Dimenticata in un angolo mentre il mondo dell’economia disegnava scenari deflazionistici di lungo periodo, l’inflazione è tornata protagonista e potrebbe rimanerlo ancora a lungo. A segnali di normalizzazione, più o meno evidenti, si contrappongono fattori capaci di mantenere vivo il fuoco della crescita dei prezzi al consumo per i mesi a venire. Il tutto si trasforma in un andamento poco lineare e non sempre aspettato che mette in una posizione scomoda chi nella sostenibilità dei prezzi ha la sua ragion d’essere: le banche centrali.
Se nell’Eurozona anche i più falchi tra i governatori sembrano oramai rassegnati ad un primo taglio dei tassi da parte della BCE entro l’estate, dall’altra parte dell’oceano si assiste ad una vera e propria telenovela, con esponenti della FED che rilanciano a giorni alterni ipotesi di tagli e frenate degne di un pilota di Formula Uno. Le conseguenze di una comunicazione un po’ troppo “variegata” si notano sui mercati finanziari ma anche nell’evoluzione delle aspettative di inflazione e nell’andamento della fiducia degli operatori economici.

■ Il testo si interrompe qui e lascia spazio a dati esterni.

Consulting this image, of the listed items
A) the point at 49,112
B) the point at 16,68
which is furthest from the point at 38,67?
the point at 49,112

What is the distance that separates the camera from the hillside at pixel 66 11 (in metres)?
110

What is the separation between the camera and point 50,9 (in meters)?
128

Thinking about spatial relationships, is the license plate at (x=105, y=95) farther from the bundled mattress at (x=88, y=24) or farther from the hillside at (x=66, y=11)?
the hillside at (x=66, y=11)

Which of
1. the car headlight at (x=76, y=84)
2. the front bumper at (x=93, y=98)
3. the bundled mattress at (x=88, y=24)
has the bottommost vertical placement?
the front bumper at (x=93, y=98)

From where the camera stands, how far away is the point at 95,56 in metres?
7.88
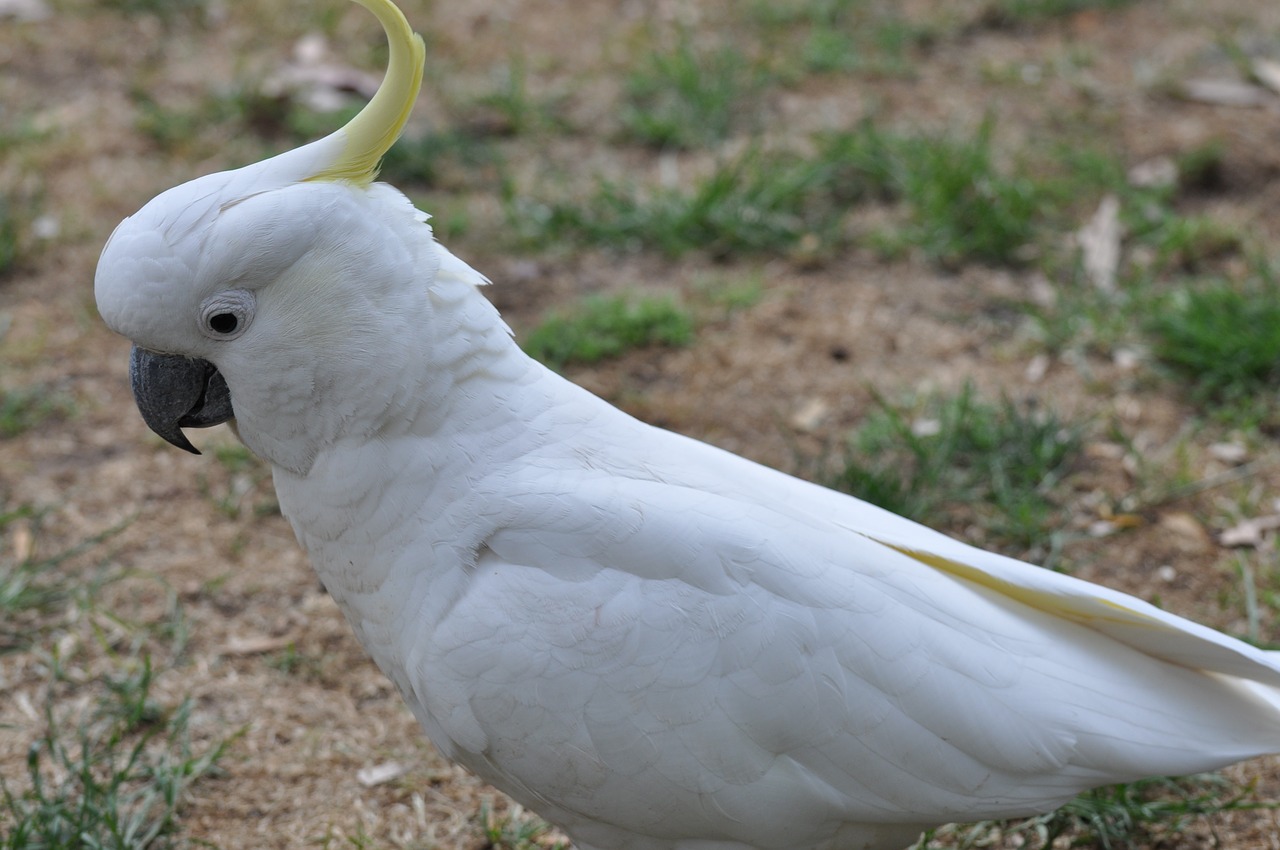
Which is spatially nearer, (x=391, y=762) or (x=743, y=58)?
(x=391, y=762)

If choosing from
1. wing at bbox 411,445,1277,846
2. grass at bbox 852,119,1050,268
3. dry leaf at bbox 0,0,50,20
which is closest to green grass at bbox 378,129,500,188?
grass at bbox 852,119,1050,268

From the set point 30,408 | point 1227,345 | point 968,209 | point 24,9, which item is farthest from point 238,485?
point 24,9

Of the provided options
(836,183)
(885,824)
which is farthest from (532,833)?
(836,183)

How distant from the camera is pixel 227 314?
180 centimetres

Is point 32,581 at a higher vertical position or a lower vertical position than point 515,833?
lower

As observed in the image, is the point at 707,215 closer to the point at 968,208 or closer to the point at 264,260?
the point at 968,208

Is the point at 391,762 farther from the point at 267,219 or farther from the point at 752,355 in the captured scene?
the point at 752,355

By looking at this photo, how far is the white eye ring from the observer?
70.2 inches

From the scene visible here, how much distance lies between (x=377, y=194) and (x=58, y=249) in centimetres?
276

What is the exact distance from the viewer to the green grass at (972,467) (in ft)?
9.95

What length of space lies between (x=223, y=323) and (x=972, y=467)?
2.06m

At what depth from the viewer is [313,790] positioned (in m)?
2.56

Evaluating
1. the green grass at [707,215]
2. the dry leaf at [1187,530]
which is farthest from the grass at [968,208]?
the dry leaf at [1187,530]

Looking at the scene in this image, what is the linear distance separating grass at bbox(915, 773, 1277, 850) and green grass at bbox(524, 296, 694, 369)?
1.77 m
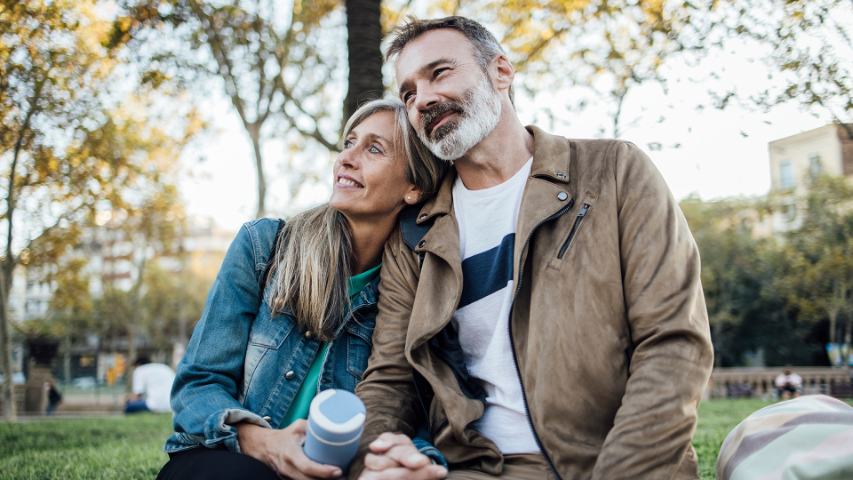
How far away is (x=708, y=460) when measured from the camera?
5.45m

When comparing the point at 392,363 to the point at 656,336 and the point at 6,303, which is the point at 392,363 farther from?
the point at 6,303

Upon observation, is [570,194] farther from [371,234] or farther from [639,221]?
[371,234]

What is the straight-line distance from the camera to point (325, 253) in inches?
132

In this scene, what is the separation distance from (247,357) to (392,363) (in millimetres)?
674

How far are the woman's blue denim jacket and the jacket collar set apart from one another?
518 millimetres

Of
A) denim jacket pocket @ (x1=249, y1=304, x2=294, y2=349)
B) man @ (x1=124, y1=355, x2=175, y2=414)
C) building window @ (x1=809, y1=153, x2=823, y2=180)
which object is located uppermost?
building window @ (x1=809, y1=153, x2=823, y2=180)

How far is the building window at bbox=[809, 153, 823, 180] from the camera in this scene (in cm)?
3319

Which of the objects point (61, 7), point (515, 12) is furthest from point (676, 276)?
point (61, 7)

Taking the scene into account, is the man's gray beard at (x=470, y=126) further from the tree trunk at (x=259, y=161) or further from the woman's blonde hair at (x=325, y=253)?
the tree trunk at (x=259, y=161)

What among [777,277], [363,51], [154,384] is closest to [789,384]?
[777,277]

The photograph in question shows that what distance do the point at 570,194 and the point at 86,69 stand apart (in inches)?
554

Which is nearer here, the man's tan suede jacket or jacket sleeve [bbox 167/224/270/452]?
the man's tan suede jacket

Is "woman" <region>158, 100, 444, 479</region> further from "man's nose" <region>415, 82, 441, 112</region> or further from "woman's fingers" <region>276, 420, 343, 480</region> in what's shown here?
"man's nose" <region>415, 82, 441, 112</region>

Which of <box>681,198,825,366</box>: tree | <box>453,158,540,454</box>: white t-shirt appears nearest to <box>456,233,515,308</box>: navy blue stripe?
<box>453,158,540,454</box>: white t-shirt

La FED è finita da un po’ di tempo sul banco degli imputati. E di certo l’essere nel bel mezzo di una complicata e cruciale campagna elettorale non aiuta a rasserenare gli animi e a mantenere la lucidità di giudizio.
Una delle accuse che viene mossa alla banca centrale statunitense è quella di aver atteso troppo prima di iniziare a rialzare i tassi. Quell’inflazione transitoria lasciata libera di pascolare troppo a lungo, sostengono gli accusatori, si è nei fatti trasformata in qualcosa di cronico, modificando le aspettative dei consumatori e rendendo più complesso il ritorno al target.
In un recentissimo working paper, David Reifschneider, economista con un lungo passato nella FED, ha messo alla prova la tesi accusatoria. Se la FED avesse agito prima avrebbe ottenuto risultati migliori? La risposta che emerge dai modelli utilizzati da Reifschneider tende ad essere negativa. La motivazione sembra risiedere nella particolare configurazione di due fattori chiave: il rapporto inflazione/disoccupazione e le aspettative di inflazione dei consumatori. La piattezza del primo (che altro non è se non la cara vecchia curva di Phillips) e la lenta risposta delle seconde avrebbero anestetizzato una mossa anticipata da parte della banca centrale, riducendone gli effetti sui prezzi e costringendo ad una forte contrazione della domanda e ad un aumento della disoccupazione. In pratica più danni che altro.